Repeat, word for word, the part of the interview transcript between "But what I have" and "know you have.", inclusive.

══ DOCUMENT TEXT

But what I have come to find out later was, it was really excellent and it’s won many awards, and it was largely because of Wanda Patterson. So I would say that my sort of coming to a saving knowledge of Jesus and also kind of light bulbs going off for me in the literature and journalistic world happened sort of about the same time.
(04:15):
So I really think about my life as one in which my Christian faith and my love for literature and journalism are kind of a piece. I mean, they’re obviously different, but they developed in me at about the same time. And also too, Jeff, I’ve interviewed a lot of people over the years, as I know you have.
And if I’m interviewing an engineer, I might say, “Hey, how did you get started in your engineering career?” And they might say, “Well, I took my mother’s toaster apart to see how it would work.” Or maybe you’ve had a great career leading kids, mentoring, leadership. You teach a lot on leadership. And I would be willing to bet that you had some great mentors in your life and some great leaders in your life. And you looked at them and said, “I wonder how they did that. I wonder how they do that.”
(05:09):
“What makes them such great leaders?” And then you wanted to imitate them. Well, that happened to me as a writer as well. I would read, I was a reader first and when a book would have an impact on me, some emotional impact on me, I would always usually ask the question, “How did they do that? How did that writer make me cry or make me laugh?” Or whatever it was.
(05:32):
And I wanted to learn how to do that. So again, all of that was kind of working together. I think at the time I was going through it, 14, 15, 16, 17 years old and then beyond, I don’t think I probably could have said it quite that way, but now looking back on it, I really do think that that’s kind of how it was happening that I was growing spiritually and I was also kind of growing in my understanding of the world and how the world operates. And those two understandings were in many ways coming together.
Dr. Jeff Myers (06:00):
Warren, I’d be curious to know some of the books that you would recommend that people who are watching or listening to this show right now should read to get a sense of what really great writing is like. Who are some of the people you turn to?

════
══ DATA EXCERPT

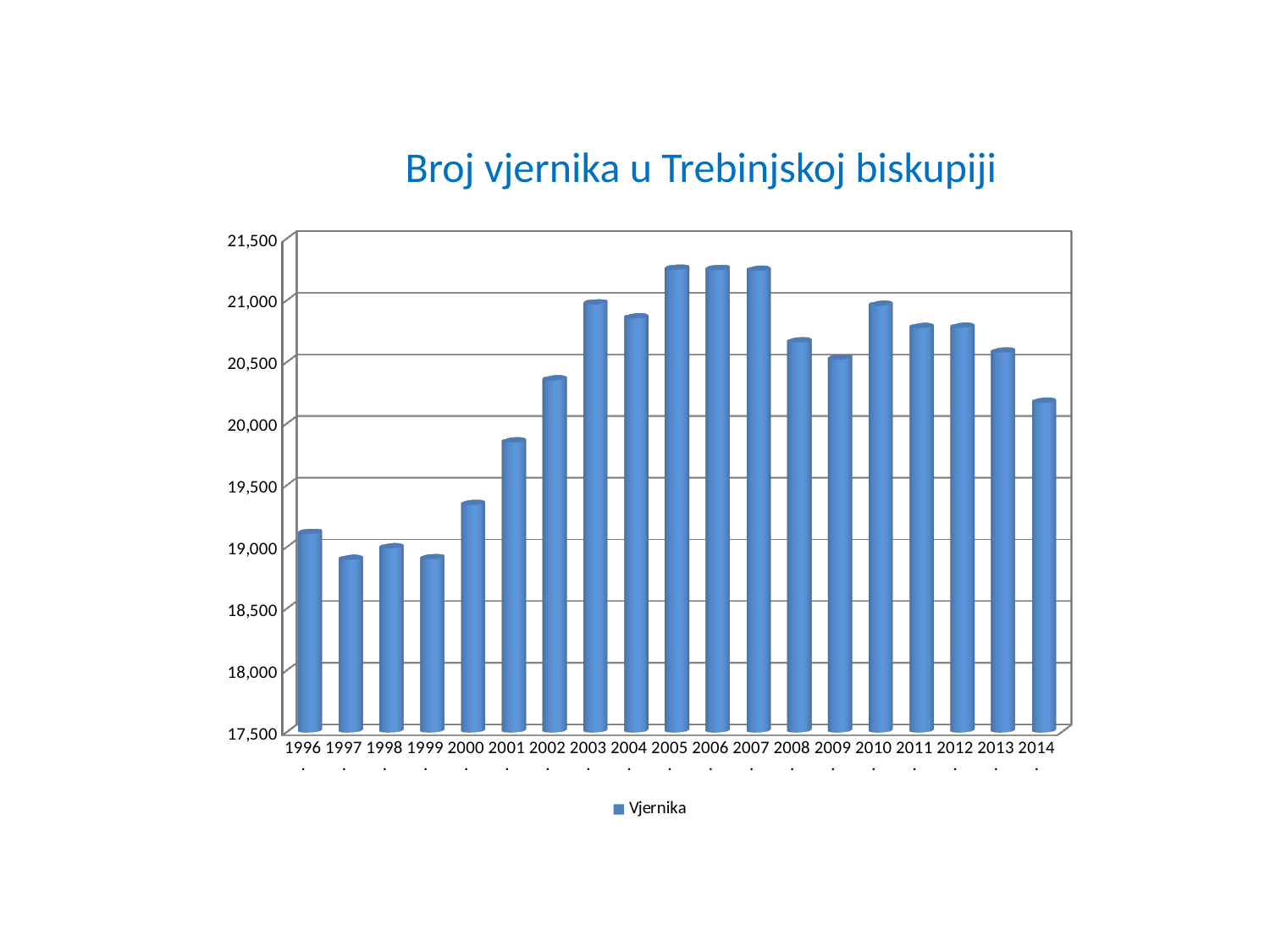
What is the title of the chart? Broj vjernika u Trebinjskoj biskupiji How many series does the legend list? 1 Do the values rise or fall from 2010 to 2014? fall Is the value for 2001 greater or less than 20,000? less How many years are shown on the x axis? 19 What kind of chart is shown on the slide? bar chart Is the value for 2014 greater or less than 20,000? greater Is the value for 1997 greater or less than 19,000? less Which year has the larger value, 2003 or 2004? 2003 Which year has the larger value, 2001 or 2002? 2002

════

= RESPONSE BOX =
But what I have come to find out later was, it was really excellent and it’s won many awards, and it was largely because of Wanda Patterson. So I would say that my sort of coming to a saving knowledge of Jesus and also kind of light bulbs going off for me in the literature and journalistic world happened sort of about the same time.
(04:15):
So I really think about my life as one in which my Christian faith and my love for literature and journalism are kind of a piece. I mean, they’re obviously different, but they developed in me at about the same time. And also too, Jeff, I’ve interviewed a lot of people over the years, as I know you have.